Nigdy nie miał tego rodzaju pieniędzy.
-
Tatusiu – powiedziała Rae, jej głos był o oktawę wyższy i przesiąknięty
słodkością. To, jak młodo brzmiała, prawie wywołało u Harry’ego śmiech. Ale z
drugiej strony wiele córek robiło tak, kiedy odzywało się do swoich rodziców.
To była niepisana zasada. – Tak dobrze cię widzieć. Tato, to jest Harry Styles.
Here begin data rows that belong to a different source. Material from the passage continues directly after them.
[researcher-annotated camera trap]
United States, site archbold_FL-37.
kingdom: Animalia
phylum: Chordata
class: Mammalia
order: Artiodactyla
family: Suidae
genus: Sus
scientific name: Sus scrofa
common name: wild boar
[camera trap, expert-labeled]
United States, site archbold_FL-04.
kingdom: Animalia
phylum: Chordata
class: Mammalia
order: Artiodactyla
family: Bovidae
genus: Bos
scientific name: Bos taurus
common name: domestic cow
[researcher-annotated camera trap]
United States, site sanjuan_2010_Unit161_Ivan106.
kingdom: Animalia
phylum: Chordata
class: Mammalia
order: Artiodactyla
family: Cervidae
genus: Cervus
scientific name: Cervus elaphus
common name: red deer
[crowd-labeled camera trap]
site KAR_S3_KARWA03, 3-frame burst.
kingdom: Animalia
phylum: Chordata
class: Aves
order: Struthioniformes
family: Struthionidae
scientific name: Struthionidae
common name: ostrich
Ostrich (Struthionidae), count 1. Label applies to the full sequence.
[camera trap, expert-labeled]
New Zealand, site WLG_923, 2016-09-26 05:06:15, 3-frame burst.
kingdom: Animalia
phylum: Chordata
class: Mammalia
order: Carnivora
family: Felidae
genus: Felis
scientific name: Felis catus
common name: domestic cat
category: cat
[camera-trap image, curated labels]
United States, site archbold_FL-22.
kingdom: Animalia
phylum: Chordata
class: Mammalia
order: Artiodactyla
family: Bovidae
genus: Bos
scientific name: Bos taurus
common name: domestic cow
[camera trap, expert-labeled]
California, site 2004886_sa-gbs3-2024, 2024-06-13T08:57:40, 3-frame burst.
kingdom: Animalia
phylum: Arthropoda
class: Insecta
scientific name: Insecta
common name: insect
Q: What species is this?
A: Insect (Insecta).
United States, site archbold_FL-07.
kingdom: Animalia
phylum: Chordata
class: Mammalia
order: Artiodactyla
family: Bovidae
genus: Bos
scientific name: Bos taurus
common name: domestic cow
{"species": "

Harry, to mój ojciec, Richard Bastian.
Harry
wyciągnął rękę. Od razu zobaczył, że oczy Richarda Bastiana miały dokładnie ten
sam odcień dziwnej zieleni, co u Rae. Wyglądało na to, że były unikalne dla tej
rodziny. – Miło mi pana poznać – powiedział serdecznie, starając się pamiętać
wszystko, co mówili mu rodzice o byciu pełnym szacunku. Naprawdę zapominał
każdą z tych lekcji. – Dziękuję za zaproszenie.
Richard
stanowczo potrząsnął jego dłonią, a jego twarz nie zdradzała, o czym myślał.
Wysoki i szeroki w ramionach, wyglądał jak chirurg z przystojną twarzą. Ale
jego oczy nie błyszczały z życzliwością czy szczęśliwą duszą jak u Rae. – Rae,
kochanie, twoja ciocia Evelyn pytała o ciebie. Jest tu za rogiem werandy.
Rae
uśmiechnęła się promiennie z podekscytowania, odwracając się do Harry’ego. –
Wrócę za chwilę, nie widziałam jej od miesięcy! Ona wiecznie podróżuje. Tata
dotrzyma ci przez moment towarzystwa.
Obserwując
jak Rae z pośpiechem odchodzi, Harry poczuł ucisk w dołku. Richard wcale nie
wyglądał na zadowolonego, że poznał Harry’ego. Co nie było zaskoczeniem, jeśli
miał być z sobą szczery. – To całkiem przyjemne miejsce – powiedział
niezręcznie Harry, rozglądając się dokoła. Było to prawdą, ale nieszczególnie
go to obchodziło. – Jak nic, co dotychczas widziałem.
-
Jakie masz intencje co do mojej córki, chłopcze? – Tak jak Rae, jej ojciec
przechodził od razu do konkretów, przez co Harry poczuł się nieco niekomfortowo
i pragnął, aby Trystan albo Louis go uratowali. – Ona jest wszystkim, co mi
zostało, a ty zawróciłeś jej w głowie i zaprowadziłeś do świata obłędu.
- Do
świata obłędu? – próbował zachować lekki ton, żartując. – Raczej nie, proszę
pana. Ona jest absolutnie wspaniała.
Richard
obrócił twarz, by mieć na niego pełny widok. Harry stał, zastanawiając się, czy
jej ojciec go wypróbowuje. A przynajmniej taka była jego rozpaczliwa nadzieja.
W głębi serca wiedział, że ojciec Rae go nienawidzi i nigdy nie poprze tego, że
umawia się z jego córką. Nikt by tego nie zrobił. Rodzice nie lubią Harry’ego.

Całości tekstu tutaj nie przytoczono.